----- Working data

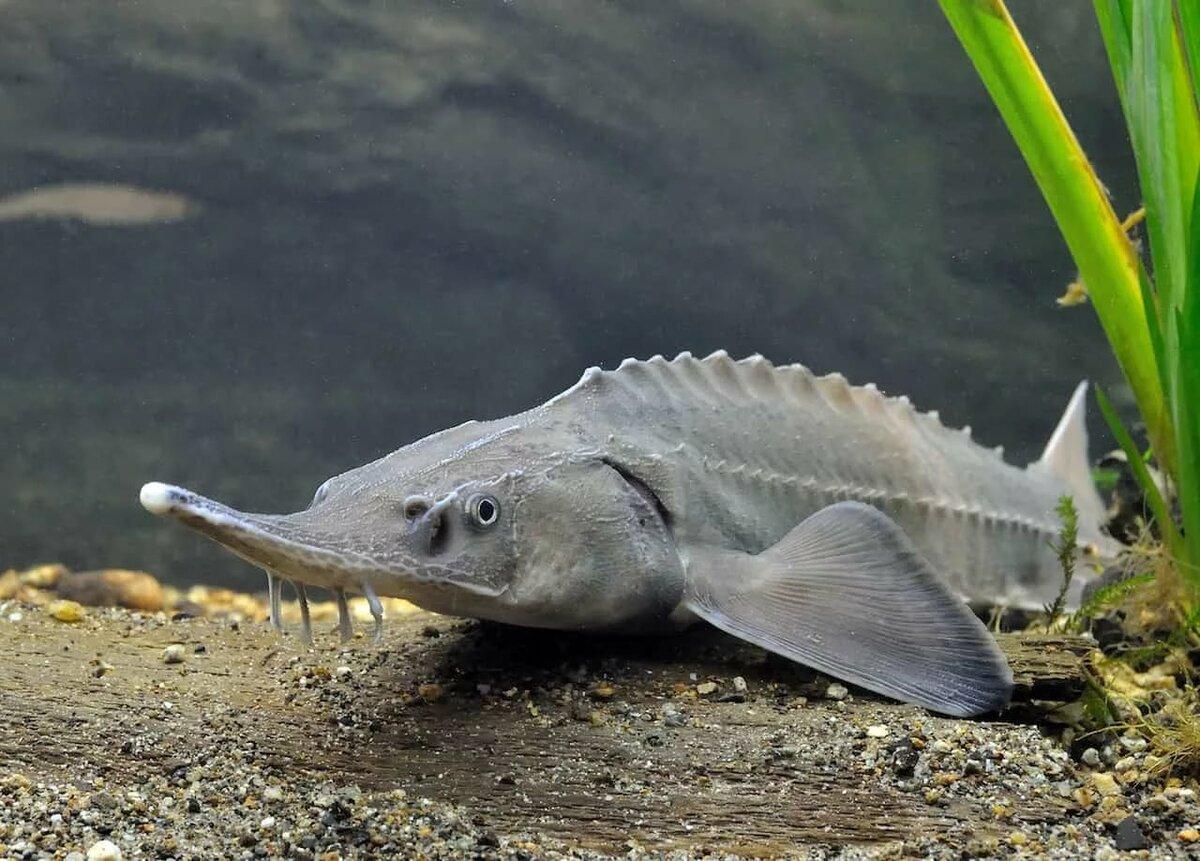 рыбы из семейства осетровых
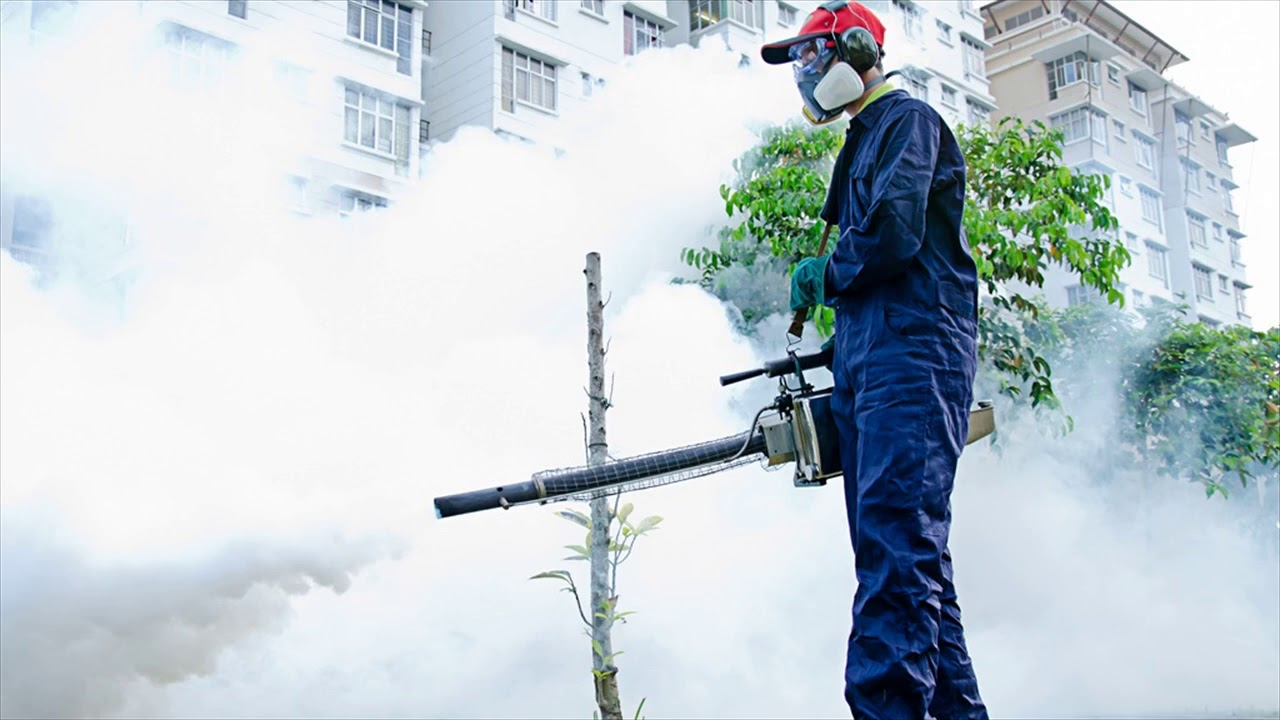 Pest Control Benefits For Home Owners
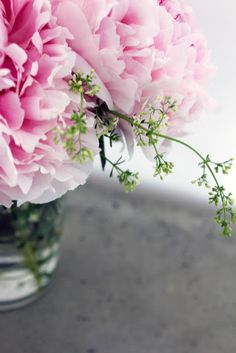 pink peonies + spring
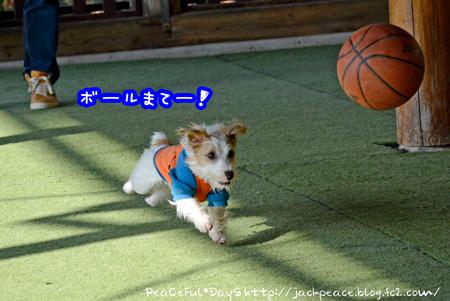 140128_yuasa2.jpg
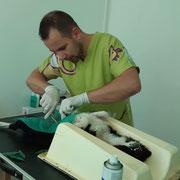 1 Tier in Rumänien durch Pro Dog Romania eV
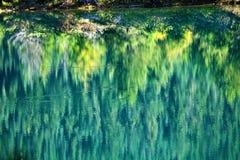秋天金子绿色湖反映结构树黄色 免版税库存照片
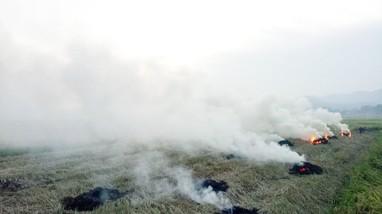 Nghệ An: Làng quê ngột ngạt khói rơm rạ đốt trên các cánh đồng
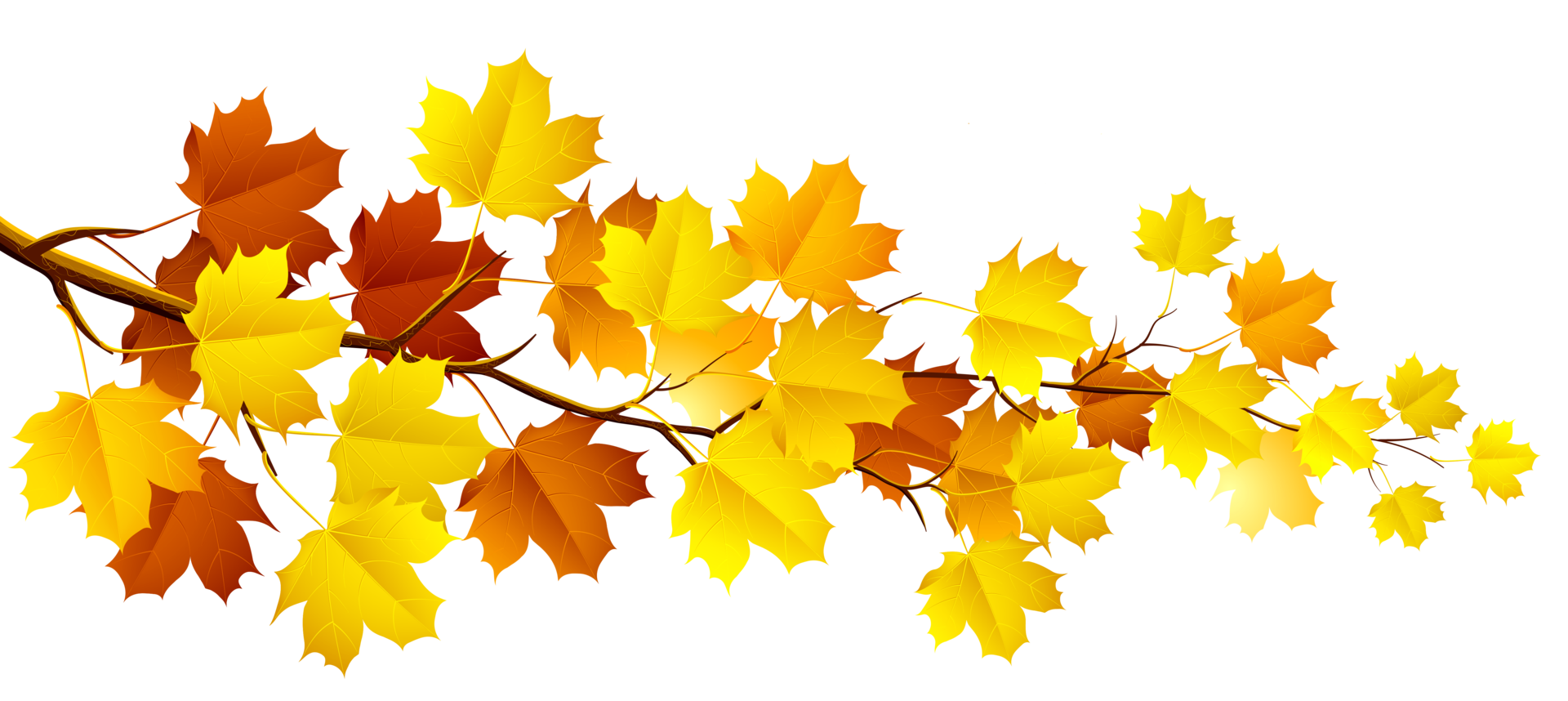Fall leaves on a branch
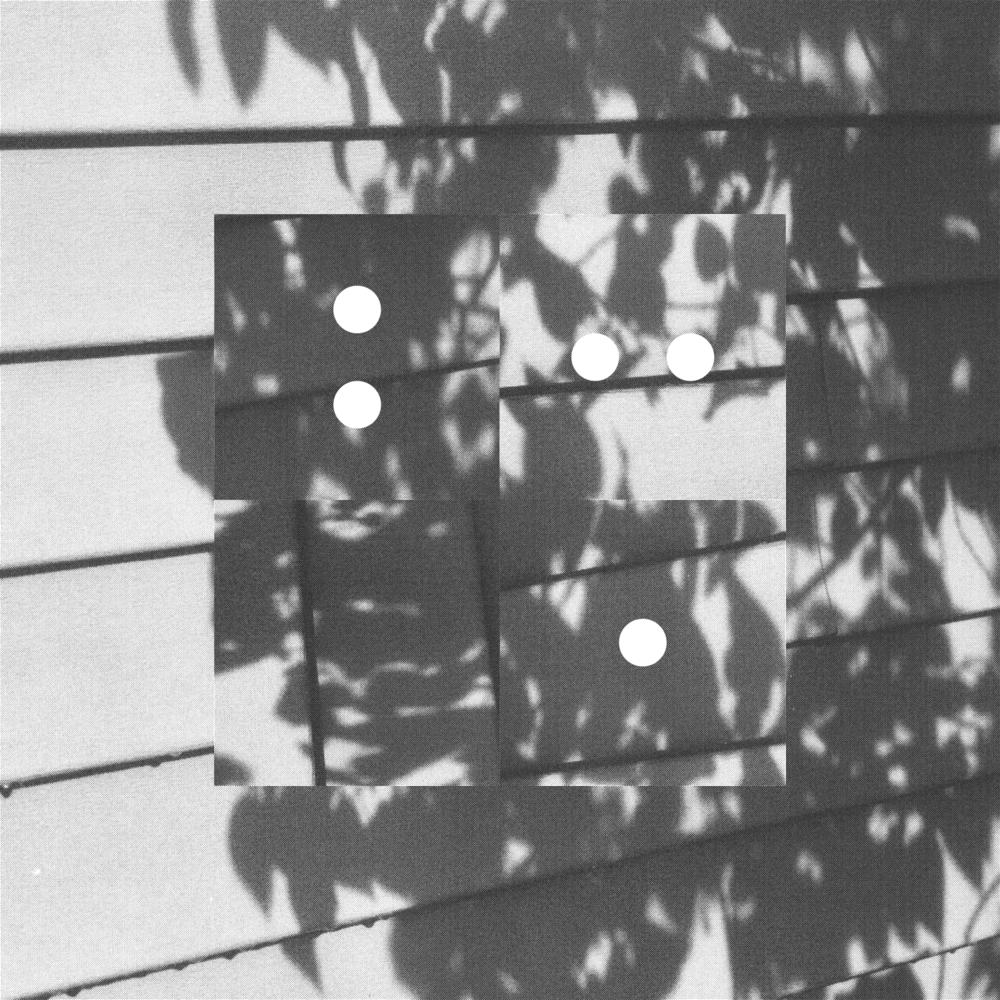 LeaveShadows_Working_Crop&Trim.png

----------

§ Task details
Write out every record above exactly, leaving no picture in the result.

§ Exercise response
 рыбы из семейства осетровых
 Pest Control Benefits For Home Owners
 pink peonies + spring
 140128_yuasa2.jpg
 1 Tier in Rumänien durch Pro Dog Romania eV
秋天金子绿色湖反映结构树黄色 免版税库存照片
 Nghệ An: Làng quê ngột ngạt khói rơm rạ đốt trên các cánh đồng
Fall leaves on a branch
 LeaveShadows_Working_Crop&Trim.png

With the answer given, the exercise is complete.